L'artiste : Lewis Hamilton (Mercedes)

Quel brio ! On a retrouvé "King Lewis" dans ses œuvres, boosté par une W13 redoutable avec sa hauteur de caisse rasant le sol. Son double dépassement sur Charles Leclerc (Ferrari) et Sergio Pérez (Red Bull) a été un grand moment, et on ne se lassera jamais de la réaction de la foule à ses exploits.

Le pilote enfin récompensé : Mick Schumacher (Haas)

"C'est tout simplement merveilleux (...) Décrocher des points dans une telle course, c'est évidemment spécial", a réagi l'Allemand, pour la première fois dans les points en 31 courses. Franchement, cette huitième place tombe au bon moment. Bild a fait circuler l'info avant le week-end comme quoi son patron Günther Steiner exigeait des points avant la pause estivale, sans quoi il le remercierait. Le fils du septuple champion du monde Michael Schumacher a profité des abandons (6 concurrents partis devant lui) en pagaille pour aller chercher la huitième place. Une sorte de justice après la septième place qui lui avait échappée à Montréal à cause d'une casse.

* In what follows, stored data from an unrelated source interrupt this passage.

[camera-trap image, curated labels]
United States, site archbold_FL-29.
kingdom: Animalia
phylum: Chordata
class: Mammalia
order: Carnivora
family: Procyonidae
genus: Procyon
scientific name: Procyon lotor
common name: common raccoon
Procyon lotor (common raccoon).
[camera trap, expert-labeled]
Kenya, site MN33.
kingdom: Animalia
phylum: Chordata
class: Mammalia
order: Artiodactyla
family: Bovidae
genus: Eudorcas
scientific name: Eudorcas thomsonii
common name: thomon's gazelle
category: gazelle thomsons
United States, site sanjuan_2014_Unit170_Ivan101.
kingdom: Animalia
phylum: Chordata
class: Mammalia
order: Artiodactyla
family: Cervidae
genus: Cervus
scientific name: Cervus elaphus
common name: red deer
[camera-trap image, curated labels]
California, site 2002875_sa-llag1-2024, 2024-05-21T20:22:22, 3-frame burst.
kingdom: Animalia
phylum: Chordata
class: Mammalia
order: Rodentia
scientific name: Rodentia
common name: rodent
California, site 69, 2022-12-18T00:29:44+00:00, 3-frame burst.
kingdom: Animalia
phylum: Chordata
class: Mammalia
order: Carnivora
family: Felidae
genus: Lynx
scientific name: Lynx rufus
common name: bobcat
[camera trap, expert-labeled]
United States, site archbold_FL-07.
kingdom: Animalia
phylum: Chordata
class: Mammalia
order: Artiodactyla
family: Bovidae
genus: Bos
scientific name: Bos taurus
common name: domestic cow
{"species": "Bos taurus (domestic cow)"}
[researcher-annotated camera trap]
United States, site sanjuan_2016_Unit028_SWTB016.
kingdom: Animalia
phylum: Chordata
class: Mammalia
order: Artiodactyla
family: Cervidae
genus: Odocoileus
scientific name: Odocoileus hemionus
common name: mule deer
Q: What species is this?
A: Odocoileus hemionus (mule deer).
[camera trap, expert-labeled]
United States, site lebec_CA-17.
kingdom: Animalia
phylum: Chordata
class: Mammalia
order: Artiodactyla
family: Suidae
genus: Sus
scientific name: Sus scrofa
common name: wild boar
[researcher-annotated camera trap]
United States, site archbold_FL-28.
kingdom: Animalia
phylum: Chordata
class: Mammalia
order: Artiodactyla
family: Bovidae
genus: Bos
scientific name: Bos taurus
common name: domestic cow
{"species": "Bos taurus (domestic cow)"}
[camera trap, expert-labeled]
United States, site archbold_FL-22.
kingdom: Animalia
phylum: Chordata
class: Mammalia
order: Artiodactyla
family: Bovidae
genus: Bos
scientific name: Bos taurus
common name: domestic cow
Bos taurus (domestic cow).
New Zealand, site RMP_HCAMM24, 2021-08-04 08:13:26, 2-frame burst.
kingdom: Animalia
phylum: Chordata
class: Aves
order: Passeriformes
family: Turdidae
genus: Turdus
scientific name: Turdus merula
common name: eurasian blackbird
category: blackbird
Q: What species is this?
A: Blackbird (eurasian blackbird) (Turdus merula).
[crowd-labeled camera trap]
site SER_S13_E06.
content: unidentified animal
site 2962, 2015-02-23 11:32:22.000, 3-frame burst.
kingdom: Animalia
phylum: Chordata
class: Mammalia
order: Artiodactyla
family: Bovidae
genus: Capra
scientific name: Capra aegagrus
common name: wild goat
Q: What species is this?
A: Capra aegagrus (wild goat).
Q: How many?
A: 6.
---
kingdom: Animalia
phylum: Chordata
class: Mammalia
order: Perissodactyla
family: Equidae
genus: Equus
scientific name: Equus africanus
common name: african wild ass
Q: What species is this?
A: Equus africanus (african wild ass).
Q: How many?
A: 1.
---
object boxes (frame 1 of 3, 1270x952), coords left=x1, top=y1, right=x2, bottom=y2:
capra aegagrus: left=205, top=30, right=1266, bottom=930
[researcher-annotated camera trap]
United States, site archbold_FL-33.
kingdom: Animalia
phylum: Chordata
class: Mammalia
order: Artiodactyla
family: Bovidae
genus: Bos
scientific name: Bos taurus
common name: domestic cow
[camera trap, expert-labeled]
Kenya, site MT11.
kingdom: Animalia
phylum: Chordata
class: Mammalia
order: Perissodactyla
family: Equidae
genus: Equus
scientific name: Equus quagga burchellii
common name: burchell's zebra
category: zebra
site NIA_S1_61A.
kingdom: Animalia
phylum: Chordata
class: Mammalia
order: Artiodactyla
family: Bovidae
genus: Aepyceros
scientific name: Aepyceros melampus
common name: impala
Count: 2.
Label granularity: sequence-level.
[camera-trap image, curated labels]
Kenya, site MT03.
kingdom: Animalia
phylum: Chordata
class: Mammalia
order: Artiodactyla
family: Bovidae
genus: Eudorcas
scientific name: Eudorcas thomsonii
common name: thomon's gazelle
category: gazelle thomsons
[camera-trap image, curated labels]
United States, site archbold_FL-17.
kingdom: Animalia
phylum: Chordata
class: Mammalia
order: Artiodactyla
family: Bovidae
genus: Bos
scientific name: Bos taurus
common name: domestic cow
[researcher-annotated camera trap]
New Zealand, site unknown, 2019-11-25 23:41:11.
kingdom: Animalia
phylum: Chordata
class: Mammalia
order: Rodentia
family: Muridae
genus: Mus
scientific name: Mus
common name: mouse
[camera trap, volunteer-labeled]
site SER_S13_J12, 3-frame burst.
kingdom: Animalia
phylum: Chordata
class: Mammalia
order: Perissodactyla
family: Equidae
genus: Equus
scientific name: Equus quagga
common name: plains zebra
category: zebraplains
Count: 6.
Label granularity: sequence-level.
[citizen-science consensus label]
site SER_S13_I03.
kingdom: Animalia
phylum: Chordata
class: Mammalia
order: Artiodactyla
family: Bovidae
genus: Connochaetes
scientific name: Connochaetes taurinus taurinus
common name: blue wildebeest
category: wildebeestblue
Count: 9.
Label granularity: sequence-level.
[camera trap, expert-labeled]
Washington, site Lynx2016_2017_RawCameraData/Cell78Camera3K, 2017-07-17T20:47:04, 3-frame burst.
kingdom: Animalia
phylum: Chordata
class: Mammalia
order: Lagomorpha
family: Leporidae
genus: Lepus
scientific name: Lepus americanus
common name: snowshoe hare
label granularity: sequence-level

Le gaffeur : Yuki Tsunoda (AlphaTauri)

Souvent moyen, rarement excellent, parfois mauvais, le Japonais pilotait dans la pire catégorie ce dimanche. Logiquement pénalisé de 5 secondes pour son attaque optimiste sur son coéquipier Pierre Gasly, qui a conduit à son abandon. Comment mettre à la poubelle une double arrivée dans les points…

Le bonus : la sécurité

Guanyu Zhou est sorti vivant d'un crash-test grandeur nature, la tête à l'envers sur des centaines de mètres, l'Alfa Romeo en surf sur le Halo. "Nous avons encore eu la preuve que le Halo est l'une des plus grandes innovations en Formule 1", a résumé Valtteri Bottas (Alfa Romeo).
"C'était un gros accident et je suis ravi d'aller bien, a réagi Guanyu Zhou, après sa sortie d'hôpital. Les commissaires et l'équipe médicale ont été fantastiques dans leur réponse rapide, et je dois aussi remercier la FIA et la Formule 1 pour le travail effectué. Le Halo m'a sauvé la vie."
"Il va bien et il est en bon pour courir en Autriche la semaine prochaine", a précisé Frédéric Vasseur, le directeur d'équipe.

Le malus : Esteban Ocon (Alpine)

Alpine avait eu le temps de réparer les dégâts du contact avec la Williams en perdition d'Alexander Albon au départ, mais une "défaillance supposée de sa pompe à essence" l'a stoppé net au 38e passage. Dommage car il venait de passer Max Verstappen (Red Bull) pour P7, et il y avait de quoi compléter la belle cinquième place de Fernando Alonso.

Le record : 92.683

L'inoxydable espagnol s'est emparé du record de la plus grande distance parcourue en carrière en battant les 92,596 km de Kimi Räikkönen avec 92.683 km au compteur

La déclaration : Lewis Hamilton (Mercedes)

On se serait cru dans une course de kart.